Trafioną decyzją okazało się obsadzenie w roli tytułowej Mateusza Kościukiewicza,
aktora bardzo współczesnego [...]. Choć tym razem do zagrania ma niewiele, Kościukiewicz
swoją fizycznością i wewnętrznym skupieniem znakomicie ucieleśnia literacką legendę. To
on staje się łącznikiem między Kolumbami a młodymi ludźmi, którzy w 90. rocznicę urodzin
poety spotykają się na poświęconym mu wieczorze slamu, by prowadzić ze sobą pojedynek na
wiersze. W taki właśnie sposób Piwowarski wprowadza do filmu poezję Baczyńskiego.
W czarno-białych ujęciach z warszawskiego klubu „Sen Pszczoły” jedni recytują, inni
śpiewają, jedni lepiej, inni gorzej – te amatorskie interpretacje mają jednak przewagę nad
zawodowym wykonaniem: są po prostu autentyczne (również sam Kościukiewicz czyta wiersze
w taki sposób, jakby chciał osiągnąć efekt „bez aktorskiego szlifu”). [...]

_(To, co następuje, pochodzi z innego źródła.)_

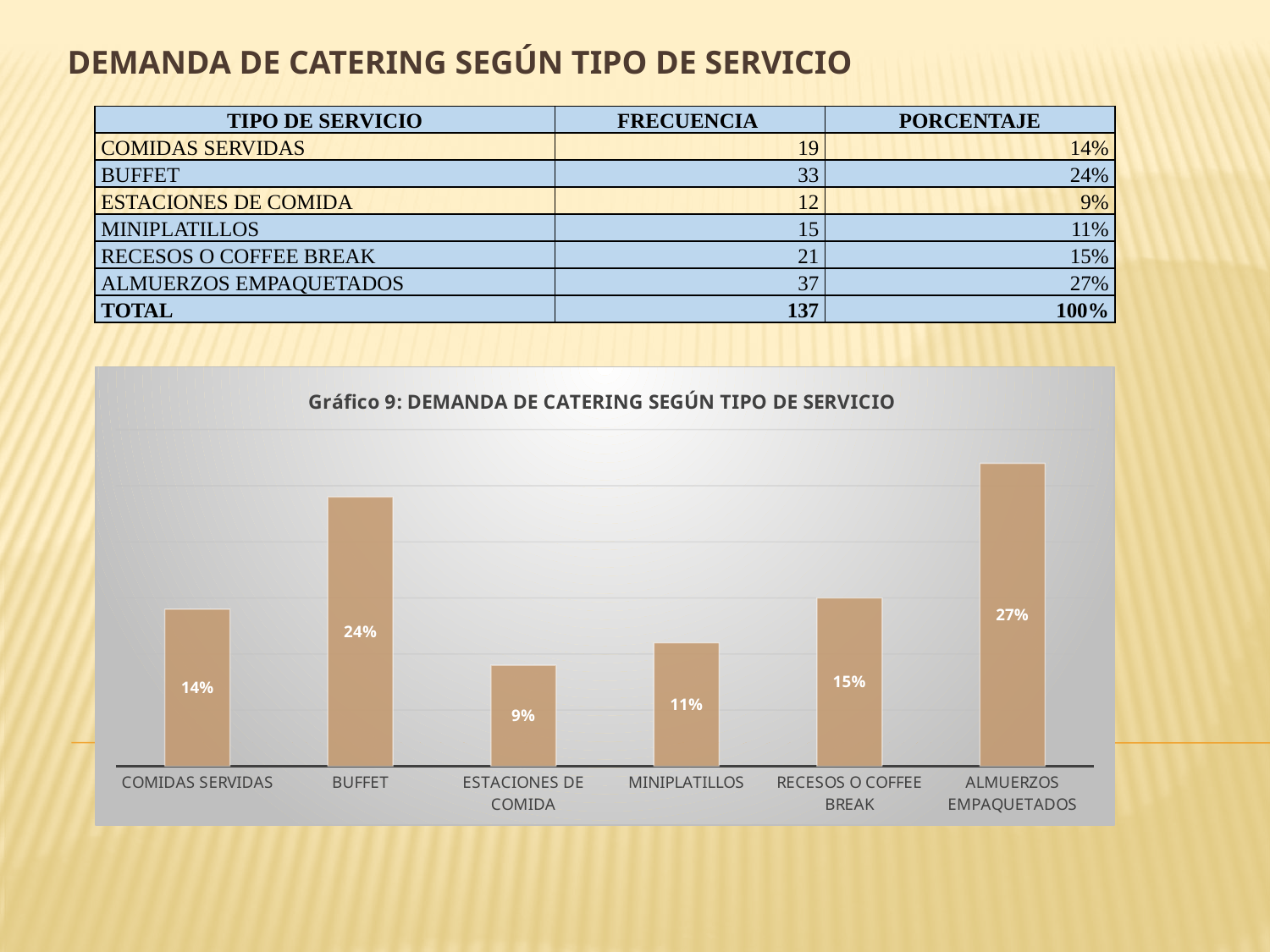
Which category has the lowest value in the chart? ESTACIONES DE COMIDA What kind of chart is shown on the slide? Bar chart What is the value for RECESOS O COFFEE BREAK in the chart? 15% What is the difference between the values for BUFFET and MINIPLATILLOS? 13% Which is larger, the value for COMIDAS SERVIDAS or the value for RECESOS O COFFEE BREAK? RECESOS O COFFEE BREAK What is the difference between the values for ALMUERZOS EMPAQUETADOS and COMIDAS SERVIDAS? 13% Which category has the highest value in the chart? ALMUERZOS EMPAQUETADOS What is the value for ESTACIONES DE COMIDA in the chart? 9% What is the value for BUFFET in the chart? 24% What is the title of the chart? Gráfico 9: DEMANDA DE CATERING SEGÚN TIPO DE SERVICIO What is the value for ALMUERZOS EMPAQUETADOS in the chart? 27% How many categories are shown in the chart? 6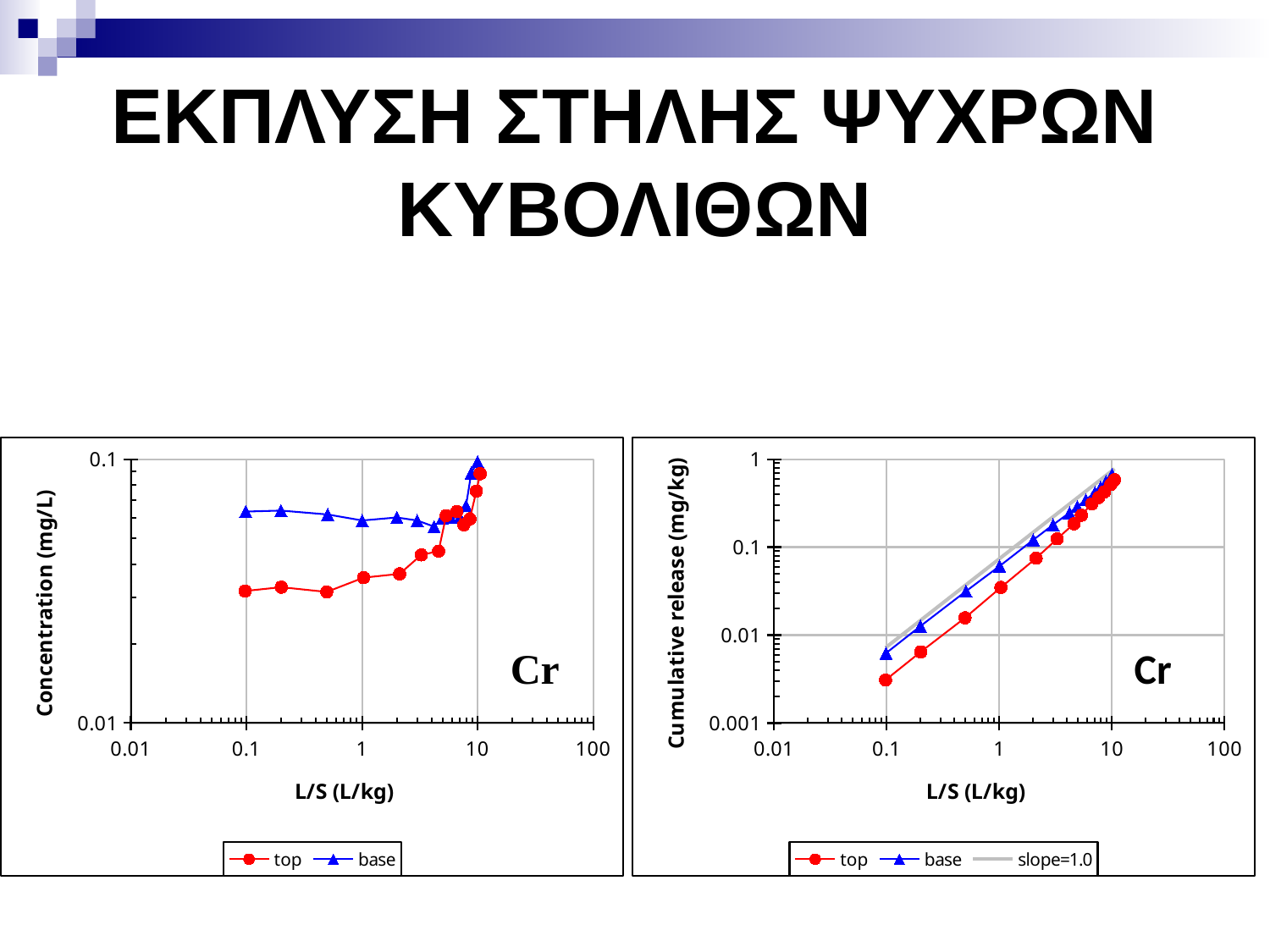
How many series does the legend of the right chart (Cumulative release) list? 3 In the right chart (Cumulative release), is the value for the top series at L/S = 0.1 greater or less than 0.01? less In the left chart (Concentration), at L/S = 0.1, which series has the higher value, top or base? base In the right chart (Cumulative release), do the values of the top series rise or fall as L/S increases? rise In the right chart (Cumulative release), at L/S = 0.1, which series has the higher value, top or base? base In the left chart (Concentration), is the value for the base series at L/S = 1 greater or less than 0.01? greater What is the third legend entry in the right chart (Cumulative release)? slope=1.0 What is the x-axis label of the left chart? L/S (L/kg) In the right chart (Cumulative release), is the value for the base series at L/S = 10 greater or less than 0.1? greater What kind of chart is the left chart (Concentration vs L/S)? line chart How many series does the legend of the left chart (Concentration) list? 2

Widz, który z racji wieku czy literackiego obycia nie należy do bezpośredniego targetu
Baczyńskiego, może podczas projekcji mieć do twórcy pretensje, że mimo wszystkich
uatrakcyjnień i uwspółcześnień potraktował biografię i dzieło poety jak uczniowski bryk.
Weźmy choćby scenę wesela, podczas której zza kadru pada zdanie: Baczyński miał olbrzymie
poczucie humoru. I na tej konstatacji film w zasadzie poprzestaje, nie próbując ani poetyckim
wersem, ani obrazem, ani stosowną anegdotą tę rewelację ciekawie uzasadnić.
Wiele podobnych stwierdzeń zatrzymuje się w filmie na poziomie deklaracji,
pozostawiając niedosyt u tych, którzy chcieliby wyjść z podręcznikowej konwencji, zanurzyć
się głębiej w wyobraźni poetyckiej twórcy Ars poetica i poczuć na własnej skórze moc
wiersza.
Źródło: Anita Piotrowska, Zbliżyć się do legendy, [w:] „Tygodnik Powszechny”, nr 12, 24 marca 2013 r.